In python multimethod, how to define a case for empty list?

Question

For example, I define

@multimethod
def f(x:list[str]):
    return 1
@multimethod
def f(x:list[int]):
    return 0

then

f([])

gives error

DispatchError: ('f: 2 methods found', (<class 'multimethod.<class 'list'>'>,), [(<class 'multimethod.list[str]'>,), (<class 'multimethod.list[int]'>,)])

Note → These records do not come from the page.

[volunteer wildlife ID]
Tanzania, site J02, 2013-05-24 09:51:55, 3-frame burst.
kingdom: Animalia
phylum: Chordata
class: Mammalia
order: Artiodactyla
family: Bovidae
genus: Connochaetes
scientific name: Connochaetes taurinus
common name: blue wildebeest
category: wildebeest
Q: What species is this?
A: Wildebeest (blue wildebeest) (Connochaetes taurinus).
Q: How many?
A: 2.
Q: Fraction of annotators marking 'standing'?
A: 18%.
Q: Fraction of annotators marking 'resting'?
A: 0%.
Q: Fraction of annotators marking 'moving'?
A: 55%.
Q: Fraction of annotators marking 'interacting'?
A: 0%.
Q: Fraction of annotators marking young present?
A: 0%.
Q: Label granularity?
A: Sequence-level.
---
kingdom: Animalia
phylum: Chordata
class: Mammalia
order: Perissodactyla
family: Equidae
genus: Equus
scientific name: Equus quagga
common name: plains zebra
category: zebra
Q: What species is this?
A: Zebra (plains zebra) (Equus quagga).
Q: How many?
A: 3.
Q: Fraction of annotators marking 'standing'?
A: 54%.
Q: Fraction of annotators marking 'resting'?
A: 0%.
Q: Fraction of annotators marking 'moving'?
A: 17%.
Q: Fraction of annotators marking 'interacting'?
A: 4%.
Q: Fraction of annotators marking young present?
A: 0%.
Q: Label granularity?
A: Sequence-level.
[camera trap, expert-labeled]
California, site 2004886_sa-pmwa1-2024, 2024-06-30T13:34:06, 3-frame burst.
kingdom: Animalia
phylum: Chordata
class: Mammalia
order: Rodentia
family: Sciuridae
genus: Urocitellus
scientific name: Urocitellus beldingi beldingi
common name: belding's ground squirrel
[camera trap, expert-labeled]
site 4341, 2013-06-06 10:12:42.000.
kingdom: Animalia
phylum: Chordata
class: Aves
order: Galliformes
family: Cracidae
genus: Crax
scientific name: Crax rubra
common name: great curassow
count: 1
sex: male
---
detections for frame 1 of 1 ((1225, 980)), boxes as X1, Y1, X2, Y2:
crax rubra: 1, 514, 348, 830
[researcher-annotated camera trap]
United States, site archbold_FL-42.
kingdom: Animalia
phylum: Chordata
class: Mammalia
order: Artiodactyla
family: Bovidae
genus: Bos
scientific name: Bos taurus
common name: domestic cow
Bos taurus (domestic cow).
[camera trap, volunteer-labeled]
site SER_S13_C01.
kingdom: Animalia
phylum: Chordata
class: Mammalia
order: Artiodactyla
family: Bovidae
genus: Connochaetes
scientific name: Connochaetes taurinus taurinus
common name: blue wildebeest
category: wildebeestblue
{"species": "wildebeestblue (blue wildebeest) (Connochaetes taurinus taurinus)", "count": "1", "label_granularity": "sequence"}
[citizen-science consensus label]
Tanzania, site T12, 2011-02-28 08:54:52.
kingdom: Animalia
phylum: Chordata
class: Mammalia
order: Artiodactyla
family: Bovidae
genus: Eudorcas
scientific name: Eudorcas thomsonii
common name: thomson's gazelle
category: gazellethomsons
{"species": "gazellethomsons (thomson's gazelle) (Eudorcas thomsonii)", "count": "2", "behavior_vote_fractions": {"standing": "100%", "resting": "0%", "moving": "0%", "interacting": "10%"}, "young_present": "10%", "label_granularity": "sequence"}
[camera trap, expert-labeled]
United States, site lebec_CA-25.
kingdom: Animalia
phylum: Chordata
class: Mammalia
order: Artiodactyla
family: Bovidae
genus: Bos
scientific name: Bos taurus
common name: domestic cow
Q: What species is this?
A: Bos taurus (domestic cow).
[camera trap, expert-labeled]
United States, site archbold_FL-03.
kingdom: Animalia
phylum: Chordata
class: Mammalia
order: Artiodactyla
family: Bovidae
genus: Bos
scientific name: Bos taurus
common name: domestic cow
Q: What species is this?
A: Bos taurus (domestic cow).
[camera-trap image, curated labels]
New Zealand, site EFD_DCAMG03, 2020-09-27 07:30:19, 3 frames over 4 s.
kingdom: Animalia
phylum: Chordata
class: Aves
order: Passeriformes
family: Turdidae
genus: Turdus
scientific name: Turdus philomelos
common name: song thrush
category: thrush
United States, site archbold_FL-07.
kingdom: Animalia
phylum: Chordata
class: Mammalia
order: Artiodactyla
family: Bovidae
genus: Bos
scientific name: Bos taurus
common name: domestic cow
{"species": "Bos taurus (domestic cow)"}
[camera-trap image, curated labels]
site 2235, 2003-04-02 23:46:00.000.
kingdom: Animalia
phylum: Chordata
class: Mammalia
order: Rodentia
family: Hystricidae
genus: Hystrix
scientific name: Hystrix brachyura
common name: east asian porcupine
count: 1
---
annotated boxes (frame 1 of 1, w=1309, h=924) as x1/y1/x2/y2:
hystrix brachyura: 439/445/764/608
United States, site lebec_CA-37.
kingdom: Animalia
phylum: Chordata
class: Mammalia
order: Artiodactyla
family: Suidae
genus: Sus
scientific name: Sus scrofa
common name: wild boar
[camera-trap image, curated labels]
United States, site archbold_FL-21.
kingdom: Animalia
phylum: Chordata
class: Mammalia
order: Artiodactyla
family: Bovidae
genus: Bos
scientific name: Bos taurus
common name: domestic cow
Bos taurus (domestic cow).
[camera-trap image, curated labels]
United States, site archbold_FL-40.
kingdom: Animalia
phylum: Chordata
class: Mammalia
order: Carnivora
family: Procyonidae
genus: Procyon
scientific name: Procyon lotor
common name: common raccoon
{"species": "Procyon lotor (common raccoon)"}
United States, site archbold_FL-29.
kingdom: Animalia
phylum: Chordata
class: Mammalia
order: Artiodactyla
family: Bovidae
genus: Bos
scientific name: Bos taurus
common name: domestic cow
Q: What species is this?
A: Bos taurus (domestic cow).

how to define a case specific for empty list?

Answer 1

Given that you're checking some property of your list you should use @overload instead of @multimethod that way you can supply some custom predicate. Note as per the documentation "Overloads dispatch on annotated predicates. Each predicate is checked in the reverse order of registration" so be carefull with the order. Anyways we can define some simple function isinstance(lst, list) and not lst and use lambda notation to write:

from multimethod import overload
@overload
def f(lst: list[str]):
    return 1
@overload
def f(lst: list[int]):
    return 0
@overload
def f(lst: lambda lst: isinstance(lst, list) and not lst): # the not lst checks that it has elements
    return 2
print(f(["1"])) # returns 1
print(f([1])) # returns 0
print(f([])) # returns 2

And it all seems to work as expected. If you have issues with the isinstance you can also use multimethod's built in isa function like this:

from multimethod import isa, overload
@overload
def f(lst: list[str]):
    return 1
@overload
def f(lst: list[int]):
    return 0
@overload
def f(lst: lambda lst:isa(list)(lst) and not lst): # the not lst checks that it has elements
    return 2
print(f(["1"])) # returns 1
print(f([1])) # returns 0
print(f([])) # returns 2